1. Watch Out for Your Advice
When I first started speaking professionally and coaching individuals, I never thought that I needed special insurance. It is rare, but I have seen some people take advantage of well-intended "advice" by claiming it destroyed their life and then suing the communicator. If you are in the business of providing advice, look into getting some liability insurance.
-Kent Healy, The Uncommon Life
2. Consider Vesting Your Equity Over Time
It is extremely difficult to find the right co-founders for your business. You need to have a similar work ethic and timeline for the investment, your chemistry has to match, and you have to make sound decisions for the company. Instead of getting all of your shares at once, consider vesting your equity over time so you have a fair solution if these factors do not line up, as is often the case.
-Doug Bend, Bend Law Group, PC
3. Get Protection From Deadbeat Clients
I wish I'd had an ironclad contract that allowed me legal recourse against a client who refused to pay. I never realized that so many people use your products and services, and then just walk away. Now, my contract states that I can go after them for the money owed and any associated legal costs.
-Alexandra Levit, Inspiration at Work
4. Beware the Costs of Hiring Contractors
We started Modify with one employee and a litany of contractors. This seemed like a "cheap" way to grow—we had few payroll taxes and few benefits. However, the definition of a contractor is quite strict. A company loses "behavioral control" with contractors; you cannot set fixed hours or define the role with granularity. Mis-classifying employees creates significant risk for a business.
-Aaron Schwartz, Modify Watches
5. Establish a Buy-Sell Agreement
What happens when one of the partners wants to exit? What do they get, and under what terms? What happens if a partner gets hit by a bus? If their ownership interest goes to a spouse, does the spouse have a say in management decisions? Uncomfortable questions, but it's much easier to address these up front than it is when you're making lots of money. Get it on paper in the beginning.
-Sean Johnson, Digital Intent
6. Limit the Company Transparency
When incorporating your business, some states like Delaware keep your LLC information private, while others do not. If you have a large platform with a customer service aspect, its important people are not call your cell phone with issues, you must design the operations to encompass all related services. Keep your information safe, especially when scaling your platform.

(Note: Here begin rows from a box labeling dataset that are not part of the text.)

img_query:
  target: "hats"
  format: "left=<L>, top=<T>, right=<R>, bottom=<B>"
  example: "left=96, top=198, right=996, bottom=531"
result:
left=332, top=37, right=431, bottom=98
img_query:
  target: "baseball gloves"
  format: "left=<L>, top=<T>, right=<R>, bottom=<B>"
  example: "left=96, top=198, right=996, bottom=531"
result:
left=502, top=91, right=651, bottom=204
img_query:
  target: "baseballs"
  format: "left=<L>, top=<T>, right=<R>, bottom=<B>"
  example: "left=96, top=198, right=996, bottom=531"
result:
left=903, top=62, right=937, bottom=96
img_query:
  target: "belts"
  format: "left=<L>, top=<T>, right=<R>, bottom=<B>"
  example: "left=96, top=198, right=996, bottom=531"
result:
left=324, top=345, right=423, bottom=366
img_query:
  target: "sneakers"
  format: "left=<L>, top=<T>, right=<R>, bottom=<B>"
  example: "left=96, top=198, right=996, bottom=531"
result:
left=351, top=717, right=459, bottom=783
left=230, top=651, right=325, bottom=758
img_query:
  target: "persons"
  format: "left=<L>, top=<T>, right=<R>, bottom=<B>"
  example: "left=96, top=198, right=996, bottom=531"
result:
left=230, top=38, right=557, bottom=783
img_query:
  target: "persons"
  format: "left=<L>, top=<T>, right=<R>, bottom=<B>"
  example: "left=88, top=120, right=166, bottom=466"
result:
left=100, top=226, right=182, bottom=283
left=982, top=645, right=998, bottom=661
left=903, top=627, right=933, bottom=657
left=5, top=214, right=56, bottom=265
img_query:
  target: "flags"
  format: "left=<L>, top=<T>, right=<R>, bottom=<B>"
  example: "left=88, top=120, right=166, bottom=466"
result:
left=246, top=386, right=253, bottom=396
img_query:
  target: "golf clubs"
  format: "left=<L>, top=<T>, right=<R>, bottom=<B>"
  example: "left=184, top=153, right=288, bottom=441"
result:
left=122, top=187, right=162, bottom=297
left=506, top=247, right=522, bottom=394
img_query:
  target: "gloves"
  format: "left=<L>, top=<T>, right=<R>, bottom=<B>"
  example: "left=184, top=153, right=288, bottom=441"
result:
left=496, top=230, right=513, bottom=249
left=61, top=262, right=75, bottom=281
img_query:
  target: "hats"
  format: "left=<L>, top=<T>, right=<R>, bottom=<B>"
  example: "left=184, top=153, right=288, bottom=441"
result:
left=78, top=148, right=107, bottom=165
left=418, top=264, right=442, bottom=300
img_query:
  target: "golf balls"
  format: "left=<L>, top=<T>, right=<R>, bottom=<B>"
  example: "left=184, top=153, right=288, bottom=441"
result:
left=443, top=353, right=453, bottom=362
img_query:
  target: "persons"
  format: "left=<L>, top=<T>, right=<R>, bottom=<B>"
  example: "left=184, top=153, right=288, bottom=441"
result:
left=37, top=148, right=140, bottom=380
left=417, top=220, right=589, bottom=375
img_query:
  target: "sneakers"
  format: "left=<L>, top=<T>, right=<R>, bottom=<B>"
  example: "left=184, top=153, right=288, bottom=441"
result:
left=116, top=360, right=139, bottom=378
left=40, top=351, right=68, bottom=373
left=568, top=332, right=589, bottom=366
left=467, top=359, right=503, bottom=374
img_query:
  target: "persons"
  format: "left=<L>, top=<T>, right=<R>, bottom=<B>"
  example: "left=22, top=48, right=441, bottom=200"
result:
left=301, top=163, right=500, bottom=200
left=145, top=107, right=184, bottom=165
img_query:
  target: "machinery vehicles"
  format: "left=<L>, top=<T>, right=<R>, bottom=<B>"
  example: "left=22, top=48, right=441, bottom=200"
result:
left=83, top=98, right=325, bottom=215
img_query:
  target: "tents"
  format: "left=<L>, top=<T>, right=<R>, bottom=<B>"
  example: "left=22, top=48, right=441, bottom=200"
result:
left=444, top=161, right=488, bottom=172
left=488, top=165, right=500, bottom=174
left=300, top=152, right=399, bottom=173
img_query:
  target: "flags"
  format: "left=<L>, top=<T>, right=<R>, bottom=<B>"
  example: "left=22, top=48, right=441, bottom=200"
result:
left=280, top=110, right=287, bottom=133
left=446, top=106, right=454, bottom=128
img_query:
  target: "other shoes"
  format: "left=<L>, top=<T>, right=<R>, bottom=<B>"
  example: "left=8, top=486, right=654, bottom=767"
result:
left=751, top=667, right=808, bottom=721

-Andrew Bachman, Scambook.com
7. Harness the Power of Documentation
Documentation is essential. Taking the time to get your paperwork in order ahead of time pays off big as your company grows, so make sure that you get all of your initial legal work correctly pulled together. This includes offer letters, confidentiality agreements, option agreements and, most importantly, your initial customer contracts.

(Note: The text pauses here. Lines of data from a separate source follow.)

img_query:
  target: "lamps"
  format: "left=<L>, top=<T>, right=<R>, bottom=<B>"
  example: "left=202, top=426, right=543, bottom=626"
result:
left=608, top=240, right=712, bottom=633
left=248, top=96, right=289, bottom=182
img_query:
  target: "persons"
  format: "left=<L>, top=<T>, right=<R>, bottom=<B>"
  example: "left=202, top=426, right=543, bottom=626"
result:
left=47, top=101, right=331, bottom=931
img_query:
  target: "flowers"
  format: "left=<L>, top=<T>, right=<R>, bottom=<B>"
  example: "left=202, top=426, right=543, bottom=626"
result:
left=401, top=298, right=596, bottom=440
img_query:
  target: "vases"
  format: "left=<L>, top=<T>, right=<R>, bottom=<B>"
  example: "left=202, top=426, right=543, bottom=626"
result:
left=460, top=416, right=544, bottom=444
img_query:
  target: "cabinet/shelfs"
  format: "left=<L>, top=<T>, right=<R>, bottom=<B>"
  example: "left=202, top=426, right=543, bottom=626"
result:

-David Ehrenberg, Early Growth Financial Services
8. Take Notice of Trademarks
Don't get two years into your business and then find that you have to change the name of a popular product or even your entire company because someone has just realized that you're using a variant of their name and wants to sue you. It happened to us and at least three others that I know. Do your homework (most can be done online) and get a trademark before you start rolling with it.
-Luke Burgis, ActivPrayer
9. Prepare for Employee Issues
Inevitably, some of your most favorite employees today will not always work out in the long run. Be sure to you have well-written offer letters with non-competes, mutual agreement to arbitrate clauses, and other protective addendums. Keep counter-signed copies on file and formally document reviews and disciplinary write-ups. Diligence upfront will save you a lot of time and money in the future.
-Christopher Kelly, NYC Conference Centers
10. Keep Up With the Contracts
I wish I had realized the importance of having contracts with my vendors, clients and employees. Initially, I made deals on a handshake, and although this never led to any serious legal problems, it did make for plenty of headaches. You need to have something in writing to outline terms and conditions. This protects both you and the person or company with whom you are working.
-Andrew Schrage, Money Crashers Personal Finance
311. Read Those Terms of Service
-Nick Reese, Elite Health Blends
12. Hire a Trustworthy Lawyer
At one point, I was being sued by the Department of Workforce Services for $100K. I had no idea I even needed to work with them when I first started up! Luck would have it that I had a great lawyer and ended up settling for a heck of a lot less.
-Jordan Guernsey, Molding Box
13. Look Out, Lawyers Get Expensive
I thought I needed an attorney for everything. If you educate yourself about legal issues in your industry, you will know when you do need to include an attorney--and save a lot of money in the meantime.
-John Hall, Digital Talent Agents
14. Always Read the Fine Print
Read the fine print if you are using another company's API to build your business. Make sure there aren't call restrictions or commercialization limitations.